The supermarket chain Somerfield has shelved plans to sell its struggling Kwik Save division.

The company acquired 900 Kwik Save stores in 1998, and decided to put 350 of them up for sale last year.

But none of the offers it received was thought to be satisfactory and Somerfield has now changed its mind.

The stores are estimated to be worth £215m, but it is believed offers were in the region of £75m - £90m.

Somerfield is also withdrawing from sale 41 of its own brand shops.

It decided earlier this year to sell up to 140 of its bigger stores in an attempt to refocus the business as a neighbourhood retailer.

But 57 of those were taken off the market because no suitable offers had been received. Now the remaining stores will stay in the Somerfield portfolio.

The changes in policy are the first moves made by the new chief executive, Alan Smith.
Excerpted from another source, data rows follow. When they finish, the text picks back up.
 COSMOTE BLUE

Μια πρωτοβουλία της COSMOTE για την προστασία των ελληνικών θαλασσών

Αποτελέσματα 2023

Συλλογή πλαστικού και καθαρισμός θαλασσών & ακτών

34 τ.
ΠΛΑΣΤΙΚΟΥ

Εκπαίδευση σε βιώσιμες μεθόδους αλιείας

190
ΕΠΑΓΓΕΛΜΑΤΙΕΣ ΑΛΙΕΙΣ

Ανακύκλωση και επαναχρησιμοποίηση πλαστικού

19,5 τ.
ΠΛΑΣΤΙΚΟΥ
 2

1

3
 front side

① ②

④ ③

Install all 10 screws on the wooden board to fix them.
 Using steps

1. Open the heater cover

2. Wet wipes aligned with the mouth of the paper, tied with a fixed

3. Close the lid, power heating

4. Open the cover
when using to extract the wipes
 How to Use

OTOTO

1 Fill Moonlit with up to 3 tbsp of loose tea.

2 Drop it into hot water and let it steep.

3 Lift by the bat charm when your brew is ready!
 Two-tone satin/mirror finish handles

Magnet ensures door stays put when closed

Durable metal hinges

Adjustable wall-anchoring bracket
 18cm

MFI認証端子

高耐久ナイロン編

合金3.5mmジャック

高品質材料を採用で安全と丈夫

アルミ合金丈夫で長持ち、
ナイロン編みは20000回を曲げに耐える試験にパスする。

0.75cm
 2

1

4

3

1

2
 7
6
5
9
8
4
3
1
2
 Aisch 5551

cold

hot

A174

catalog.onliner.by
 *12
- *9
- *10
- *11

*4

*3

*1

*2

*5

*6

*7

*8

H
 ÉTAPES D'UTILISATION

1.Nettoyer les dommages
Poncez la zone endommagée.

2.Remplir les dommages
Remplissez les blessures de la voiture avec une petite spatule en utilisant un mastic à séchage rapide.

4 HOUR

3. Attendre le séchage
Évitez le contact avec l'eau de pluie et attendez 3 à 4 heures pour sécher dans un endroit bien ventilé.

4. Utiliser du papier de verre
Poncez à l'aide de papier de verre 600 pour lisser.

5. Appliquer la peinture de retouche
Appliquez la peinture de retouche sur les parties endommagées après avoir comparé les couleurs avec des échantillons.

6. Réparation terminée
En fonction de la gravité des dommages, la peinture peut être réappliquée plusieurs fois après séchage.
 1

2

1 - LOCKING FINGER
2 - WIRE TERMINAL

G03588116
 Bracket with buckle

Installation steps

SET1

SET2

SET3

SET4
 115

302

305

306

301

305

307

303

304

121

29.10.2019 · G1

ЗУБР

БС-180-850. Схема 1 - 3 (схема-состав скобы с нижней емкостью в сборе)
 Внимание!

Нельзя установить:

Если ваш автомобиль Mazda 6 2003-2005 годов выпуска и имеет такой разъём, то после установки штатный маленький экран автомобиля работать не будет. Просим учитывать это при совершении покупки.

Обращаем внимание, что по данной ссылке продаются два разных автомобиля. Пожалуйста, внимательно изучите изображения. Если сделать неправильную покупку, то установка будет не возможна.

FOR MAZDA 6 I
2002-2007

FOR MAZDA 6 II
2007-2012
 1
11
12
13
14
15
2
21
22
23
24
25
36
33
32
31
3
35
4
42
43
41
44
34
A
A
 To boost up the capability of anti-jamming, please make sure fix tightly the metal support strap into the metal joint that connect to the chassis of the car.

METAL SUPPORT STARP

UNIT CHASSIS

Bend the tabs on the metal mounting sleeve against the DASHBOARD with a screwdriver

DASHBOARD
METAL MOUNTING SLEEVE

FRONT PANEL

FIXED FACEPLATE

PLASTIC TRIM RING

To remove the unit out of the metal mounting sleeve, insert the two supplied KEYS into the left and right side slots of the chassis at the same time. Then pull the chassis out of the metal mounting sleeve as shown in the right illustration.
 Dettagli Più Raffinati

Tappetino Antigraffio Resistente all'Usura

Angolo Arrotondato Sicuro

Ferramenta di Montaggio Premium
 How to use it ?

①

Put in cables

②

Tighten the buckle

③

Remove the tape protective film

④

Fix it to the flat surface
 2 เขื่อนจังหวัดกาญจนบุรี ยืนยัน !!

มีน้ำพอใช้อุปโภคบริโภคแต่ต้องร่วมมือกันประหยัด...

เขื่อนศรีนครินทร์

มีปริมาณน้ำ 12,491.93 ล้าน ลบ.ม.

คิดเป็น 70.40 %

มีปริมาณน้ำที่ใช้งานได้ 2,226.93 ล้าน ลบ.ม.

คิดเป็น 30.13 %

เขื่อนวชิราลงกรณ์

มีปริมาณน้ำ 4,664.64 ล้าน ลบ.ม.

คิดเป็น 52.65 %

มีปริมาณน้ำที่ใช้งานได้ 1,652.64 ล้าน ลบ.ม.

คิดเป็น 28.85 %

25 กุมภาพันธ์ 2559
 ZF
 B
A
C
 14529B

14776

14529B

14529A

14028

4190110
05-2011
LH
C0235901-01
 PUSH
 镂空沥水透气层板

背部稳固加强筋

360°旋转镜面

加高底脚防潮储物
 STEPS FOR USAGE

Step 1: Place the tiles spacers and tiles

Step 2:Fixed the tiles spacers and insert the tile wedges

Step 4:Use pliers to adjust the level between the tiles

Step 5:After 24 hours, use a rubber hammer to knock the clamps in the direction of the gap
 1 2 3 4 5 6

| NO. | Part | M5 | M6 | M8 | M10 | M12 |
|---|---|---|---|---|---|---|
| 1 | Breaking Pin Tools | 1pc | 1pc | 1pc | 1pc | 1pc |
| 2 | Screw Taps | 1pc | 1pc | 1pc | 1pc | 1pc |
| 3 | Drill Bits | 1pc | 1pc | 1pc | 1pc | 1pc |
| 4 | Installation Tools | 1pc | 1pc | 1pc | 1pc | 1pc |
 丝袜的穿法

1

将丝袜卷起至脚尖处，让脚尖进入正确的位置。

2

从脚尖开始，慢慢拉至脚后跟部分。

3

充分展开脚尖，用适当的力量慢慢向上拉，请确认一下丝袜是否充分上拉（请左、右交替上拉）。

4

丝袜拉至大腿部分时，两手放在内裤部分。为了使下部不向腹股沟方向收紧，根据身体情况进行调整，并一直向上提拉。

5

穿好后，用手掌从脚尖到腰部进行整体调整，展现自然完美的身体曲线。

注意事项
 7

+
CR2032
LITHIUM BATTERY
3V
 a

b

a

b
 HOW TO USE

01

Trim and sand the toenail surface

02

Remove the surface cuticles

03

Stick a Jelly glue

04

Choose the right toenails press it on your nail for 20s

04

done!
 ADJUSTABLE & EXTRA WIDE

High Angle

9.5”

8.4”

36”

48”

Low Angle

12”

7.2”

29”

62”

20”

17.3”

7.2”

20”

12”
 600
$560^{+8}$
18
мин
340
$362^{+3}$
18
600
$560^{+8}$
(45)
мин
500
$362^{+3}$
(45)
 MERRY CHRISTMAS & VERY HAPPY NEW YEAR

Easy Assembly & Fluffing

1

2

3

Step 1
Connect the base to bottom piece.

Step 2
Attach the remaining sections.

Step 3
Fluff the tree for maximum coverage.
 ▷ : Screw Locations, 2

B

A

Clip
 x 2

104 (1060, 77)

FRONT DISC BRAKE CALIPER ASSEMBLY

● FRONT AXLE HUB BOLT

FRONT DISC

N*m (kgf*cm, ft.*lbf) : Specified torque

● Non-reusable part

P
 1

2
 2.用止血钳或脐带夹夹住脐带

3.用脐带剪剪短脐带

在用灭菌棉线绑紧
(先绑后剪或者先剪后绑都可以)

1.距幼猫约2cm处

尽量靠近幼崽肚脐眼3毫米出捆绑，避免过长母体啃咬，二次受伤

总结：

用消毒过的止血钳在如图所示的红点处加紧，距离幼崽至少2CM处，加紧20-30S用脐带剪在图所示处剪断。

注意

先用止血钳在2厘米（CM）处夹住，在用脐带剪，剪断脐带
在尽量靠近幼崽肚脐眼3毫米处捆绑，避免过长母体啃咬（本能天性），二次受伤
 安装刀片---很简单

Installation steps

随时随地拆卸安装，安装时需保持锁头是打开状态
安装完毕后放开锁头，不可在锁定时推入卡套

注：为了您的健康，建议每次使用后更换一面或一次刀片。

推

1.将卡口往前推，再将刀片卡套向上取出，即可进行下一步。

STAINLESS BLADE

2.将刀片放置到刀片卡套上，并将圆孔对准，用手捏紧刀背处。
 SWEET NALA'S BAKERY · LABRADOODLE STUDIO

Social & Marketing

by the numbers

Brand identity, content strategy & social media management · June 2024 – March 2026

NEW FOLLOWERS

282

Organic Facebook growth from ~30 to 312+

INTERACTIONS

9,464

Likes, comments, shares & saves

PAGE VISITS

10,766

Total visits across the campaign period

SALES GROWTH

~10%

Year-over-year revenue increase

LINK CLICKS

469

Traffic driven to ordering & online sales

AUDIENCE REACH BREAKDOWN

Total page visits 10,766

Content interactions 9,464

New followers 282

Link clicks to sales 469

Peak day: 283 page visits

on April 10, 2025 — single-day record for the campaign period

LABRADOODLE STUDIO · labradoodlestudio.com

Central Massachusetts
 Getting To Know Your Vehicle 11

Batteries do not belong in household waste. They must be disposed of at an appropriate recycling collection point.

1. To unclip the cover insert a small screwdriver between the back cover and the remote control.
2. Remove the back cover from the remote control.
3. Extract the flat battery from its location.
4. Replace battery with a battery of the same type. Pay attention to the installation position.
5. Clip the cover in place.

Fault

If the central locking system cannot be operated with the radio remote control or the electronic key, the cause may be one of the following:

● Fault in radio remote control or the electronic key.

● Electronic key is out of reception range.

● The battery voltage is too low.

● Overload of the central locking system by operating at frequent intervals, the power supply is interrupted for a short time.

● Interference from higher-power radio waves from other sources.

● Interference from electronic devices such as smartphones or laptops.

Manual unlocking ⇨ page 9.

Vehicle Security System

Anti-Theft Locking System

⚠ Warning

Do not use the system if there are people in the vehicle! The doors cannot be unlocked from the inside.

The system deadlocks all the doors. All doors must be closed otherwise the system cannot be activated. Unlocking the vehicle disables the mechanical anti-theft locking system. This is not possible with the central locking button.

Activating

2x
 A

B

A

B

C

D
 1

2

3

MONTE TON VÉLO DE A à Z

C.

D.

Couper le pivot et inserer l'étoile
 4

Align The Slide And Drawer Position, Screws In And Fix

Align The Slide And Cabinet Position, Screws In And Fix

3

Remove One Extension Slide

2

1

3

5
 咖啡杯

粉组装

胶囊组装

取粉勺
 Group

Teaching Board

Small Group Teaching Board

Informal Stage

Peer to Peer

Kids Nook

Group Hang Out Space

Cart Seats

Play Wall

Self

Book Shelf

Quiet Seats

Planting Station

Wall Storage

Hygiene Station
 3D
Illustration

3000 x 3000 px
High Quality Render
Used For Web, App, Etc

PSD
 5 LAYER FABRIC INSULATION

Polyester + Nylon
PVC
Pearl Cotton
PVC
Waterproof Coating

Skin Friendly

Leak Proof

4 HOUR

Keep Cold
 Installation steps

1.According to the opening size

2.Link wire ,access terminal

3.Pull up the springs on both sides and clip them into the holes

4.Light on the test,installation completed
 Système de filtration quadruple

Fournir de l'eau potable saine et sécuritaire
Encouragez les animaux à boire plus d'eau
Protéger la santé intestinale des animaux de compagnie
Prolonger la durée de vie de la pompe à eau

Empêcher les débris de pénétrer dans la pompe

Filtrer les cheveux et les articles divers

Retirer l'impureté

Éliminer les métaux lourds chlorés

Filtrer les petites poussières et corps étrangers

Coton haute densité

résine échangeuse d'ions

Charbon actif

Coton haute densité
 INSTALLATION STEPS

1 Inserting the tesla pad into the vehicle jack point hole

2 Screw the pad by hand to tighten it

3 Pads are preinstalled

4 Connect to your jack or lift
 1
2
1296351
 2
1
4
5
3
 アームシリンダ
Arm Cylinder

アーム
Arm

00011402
He took over Somerfield, Britain's fifth largest supermarket chain, after David Simons was ousted last month.

The purchase of the Kwik Save stores has caused problems for Somerfield.

Profits warnings

Many analysts thought the £1.25bn price tag was too high.

And poor performance at the Kwik Save outlets dragged down the parent company.

It has issued a series of profits warnings and pre-tax earnings in the half-year to 6 November fell 47% to £60m.

Mr Smith said: "The Kwik Save stores still produce a contribution despite the sales declines of the last two years. These stores can be managed effectively in the future."

Explaining his decision to get the best value out of the chain by running it, he added: "A business that is unloved cannot succeed."